I would like you to live also. I would like you to stop feeling obliged to grumble “good-morning-how-are-you” to me as we trade shifts in the bathroom in the morning, and replace this with you telling me what’s on your mind or something about your family or your dog or the abandoned city park a block away from where you grew up. I would like to have lunch with you, with conversation as the main dish.
But you’re right when you think that I live too much, with too much accidental and messy flourish. I would like a jar for my emotions that I can open up and fish around in at will, in which I can trade stress or aggravation or sadness for calm at a moment’s notice, each feeling just a tiny paper slip. I would like to not feel solitude as a sort of persistent dark itch. I want to put on composure with good posture and grace, thin and sheer as silk.
I’m trying to, but I don’t think I can. Most of me just wants to reach out my hand to (somewhat uncomfortably) pull you along with me, downwards, and to hear you laugh, a real warm laugh that rings, along the way. I’d rather take you with me, for this strange thing called living. But I don’t think I can. Instead, I open the bathroom door. Good morning, I’m doing pretty well, and I hope you are too.
“Just look natural,” I say, picking up my camera phone from the diner table, wanting to capture the radiant warmth that glows off her soft face.
Her face falls, her skin pales. She presses up the corners of her mouth like each is capped with a lead weight, a Herculean effort, and she tucks her chin down as if she’s ashamed.

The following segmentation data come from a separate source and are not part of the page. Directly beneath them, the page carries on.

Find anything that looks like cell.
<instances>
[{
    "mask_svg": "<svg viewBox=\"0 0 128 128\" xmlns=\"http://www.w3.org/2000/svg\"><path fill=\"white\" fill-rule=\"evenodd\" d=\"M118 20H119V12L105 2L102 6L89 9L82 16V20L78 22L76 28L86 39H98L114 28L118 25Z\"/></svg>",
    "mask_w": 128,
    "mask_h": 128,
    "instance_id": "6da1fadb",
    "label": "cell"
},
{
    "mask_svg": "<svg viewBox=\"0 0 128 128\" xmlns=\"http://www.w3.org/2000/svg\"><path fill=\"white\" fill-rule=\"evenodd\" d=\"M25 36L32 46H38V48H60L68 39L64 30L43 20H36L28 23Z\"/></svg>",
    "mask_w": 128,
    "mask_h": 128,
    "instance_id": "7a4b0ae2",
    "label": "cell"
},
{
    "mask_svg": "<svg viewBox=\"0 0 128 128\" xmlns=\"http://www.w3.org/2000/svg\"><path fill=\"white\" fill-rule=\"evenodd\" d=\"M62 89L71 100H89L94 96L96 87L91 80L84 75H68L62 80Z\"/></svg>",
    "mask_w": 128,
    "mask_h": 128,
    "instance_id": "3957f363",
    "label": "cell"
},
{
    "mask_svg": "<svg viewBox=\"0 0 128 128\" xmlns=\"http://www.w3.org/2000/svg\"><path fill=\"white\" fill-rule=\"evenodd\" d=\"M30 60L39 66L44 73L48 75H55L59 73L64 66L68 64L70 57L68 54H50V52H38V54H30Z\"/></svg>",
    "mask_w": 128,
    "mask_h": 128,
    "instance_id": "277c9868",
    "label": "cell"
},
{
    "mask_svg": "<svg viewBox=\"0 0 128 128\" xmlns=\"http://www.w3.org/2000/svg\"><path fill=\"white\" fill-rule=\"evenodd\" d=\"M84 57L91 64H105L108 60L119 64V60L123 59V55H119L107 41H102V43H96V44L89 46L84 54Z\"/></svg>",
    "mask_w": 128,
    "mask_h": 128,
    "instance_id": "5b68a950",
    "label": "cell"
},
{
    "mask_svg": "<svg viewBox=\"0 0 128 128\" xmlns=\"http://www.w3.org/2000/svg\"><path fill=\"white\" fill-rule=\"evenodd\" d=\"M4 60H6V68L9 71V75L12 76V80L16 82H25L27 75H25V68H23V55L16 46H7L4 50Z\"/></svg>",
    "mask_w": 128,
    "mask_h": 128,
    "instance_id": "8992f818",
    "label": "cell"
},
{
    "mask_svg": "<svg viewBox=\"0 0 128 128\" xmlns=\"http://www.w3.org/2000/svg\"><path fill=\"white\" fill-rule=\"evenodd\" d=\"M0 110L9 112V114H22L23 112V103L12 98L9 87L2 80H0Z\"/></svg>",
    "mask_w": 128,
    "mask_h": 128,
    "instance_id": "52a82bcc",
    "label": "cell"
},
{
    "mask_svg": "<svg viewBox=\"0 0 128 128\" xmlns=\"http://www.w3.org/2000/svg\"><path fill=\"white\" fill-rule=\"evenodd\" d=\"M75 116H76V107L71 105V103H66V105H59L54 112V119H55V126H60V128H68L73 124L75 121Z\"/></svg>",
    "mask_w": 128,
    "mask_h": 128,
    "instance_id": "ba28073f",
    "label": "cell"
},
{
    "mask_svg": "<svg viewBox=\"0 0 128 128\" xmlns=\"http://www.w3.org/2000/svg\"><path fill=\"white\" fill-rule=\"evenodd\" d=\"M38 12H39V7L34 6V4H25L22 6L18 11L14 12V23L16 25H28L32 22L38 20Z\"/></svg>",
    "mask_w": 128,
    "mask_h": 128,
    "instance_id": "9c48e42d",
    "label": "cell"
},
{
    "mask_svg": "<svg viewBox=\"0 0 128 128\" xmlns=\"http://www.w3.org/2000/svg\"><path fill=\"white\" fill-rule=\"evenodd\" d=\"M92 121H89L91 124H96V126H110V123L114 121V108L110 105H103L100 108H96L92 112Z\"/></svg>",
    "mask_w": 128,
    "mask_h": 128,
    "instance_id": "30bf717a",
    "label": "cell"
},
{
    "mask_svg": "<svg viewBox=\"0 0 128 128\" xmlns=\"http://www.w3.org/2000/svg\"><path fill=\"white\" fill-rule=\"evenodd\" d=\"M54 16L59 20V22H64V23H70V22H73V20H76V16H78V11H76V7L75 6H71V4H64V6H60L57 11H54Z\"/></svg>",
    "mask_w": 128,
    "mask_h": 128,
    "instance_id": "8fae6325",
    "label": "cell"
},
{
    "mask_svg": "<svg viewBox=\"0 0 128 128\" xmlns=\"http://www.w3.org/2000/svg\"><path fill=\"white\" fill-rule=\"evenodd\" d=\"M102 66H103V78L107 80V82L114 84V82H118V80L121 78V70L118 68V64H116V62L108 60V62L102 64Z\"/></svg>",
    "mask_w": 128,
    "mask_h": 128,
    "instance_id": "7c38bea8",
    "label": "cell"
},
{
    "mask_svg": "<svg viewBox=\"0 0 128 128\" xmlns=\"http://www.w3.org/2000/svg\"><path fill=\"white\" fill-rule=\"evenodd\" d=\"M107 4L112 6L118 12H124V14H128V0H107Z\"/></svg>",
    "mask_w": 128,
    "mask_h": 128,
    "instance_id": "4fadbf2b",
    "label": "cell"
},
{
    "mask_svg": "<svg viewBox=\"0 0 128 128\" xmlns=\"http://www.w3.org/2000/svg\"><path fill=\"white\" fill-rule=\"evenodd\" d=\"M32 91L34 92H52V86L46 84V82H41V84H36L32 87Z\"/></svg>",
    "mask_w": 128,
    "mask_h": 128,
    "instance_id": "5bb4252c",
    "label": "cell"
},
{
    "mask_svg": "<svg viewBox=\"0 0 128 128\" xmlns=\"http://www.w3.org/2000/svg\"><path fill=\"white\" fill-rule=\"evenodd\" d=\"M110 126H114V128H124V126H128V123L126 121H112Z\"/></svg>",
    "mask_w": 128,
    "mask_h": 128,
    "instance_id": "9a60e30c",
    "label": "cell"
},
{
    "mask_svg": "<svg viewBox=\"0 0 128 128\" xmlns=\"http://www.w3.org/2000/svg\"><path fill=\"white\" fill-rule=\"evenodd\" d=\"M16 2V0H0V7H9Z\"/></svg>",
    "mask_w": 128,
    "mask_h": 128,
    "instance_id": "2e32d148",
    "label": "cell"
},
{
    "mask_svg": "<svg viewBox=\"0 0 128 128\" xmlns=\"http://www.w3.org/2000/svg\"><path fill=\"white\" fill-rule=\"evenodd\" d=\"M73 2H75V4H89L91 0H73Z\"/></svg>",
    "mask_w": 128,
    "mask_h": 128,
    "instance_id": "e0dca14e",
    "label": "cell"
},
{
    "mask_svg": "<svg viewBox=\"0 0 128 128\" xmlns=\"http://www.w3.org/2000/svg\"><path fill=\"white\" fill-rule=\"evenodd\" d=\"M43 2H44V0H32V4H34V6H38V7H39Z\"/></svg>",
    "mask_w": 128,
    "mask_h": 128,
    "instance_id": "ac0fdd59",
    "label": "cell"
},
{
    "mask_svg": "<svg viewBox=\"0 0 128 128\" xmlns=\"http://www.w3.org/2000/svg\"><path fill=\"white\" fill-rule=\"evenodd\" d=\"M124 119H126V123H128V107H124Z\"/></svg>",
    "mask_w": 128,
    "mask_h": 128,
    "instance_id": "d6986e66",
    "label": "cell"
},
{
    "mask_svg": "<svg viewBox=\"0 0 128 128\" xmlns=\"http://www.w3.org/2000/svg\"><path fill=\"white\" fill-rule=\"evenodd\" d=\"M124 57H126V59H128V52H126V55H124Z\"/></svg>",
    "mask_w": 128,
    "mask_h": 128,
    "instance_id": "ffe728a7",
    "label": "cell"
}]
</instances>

I study words late into the night, poring over stacks of maroon- and evergreen-bound library books under my yellowing desk light, but I am yet to find a way to tell someone that “Just Look Natural,” spilling uncontrollably from my lips in admiration, isn’t something I feel I have to say conforming to society’s slapped-on apology for telling us that we aren’t beautiful as we are, but something that overflows from me, overcomes me, when I see her push her glossy hair back and laugh at a typo or a silly name on a sign on the subway.
She asks me not to post the photos, and I agree. They plaster my mind, though, filling the dark corners with the light and warmth of her dark brown eyes, and her laugh, a mere note different from my own.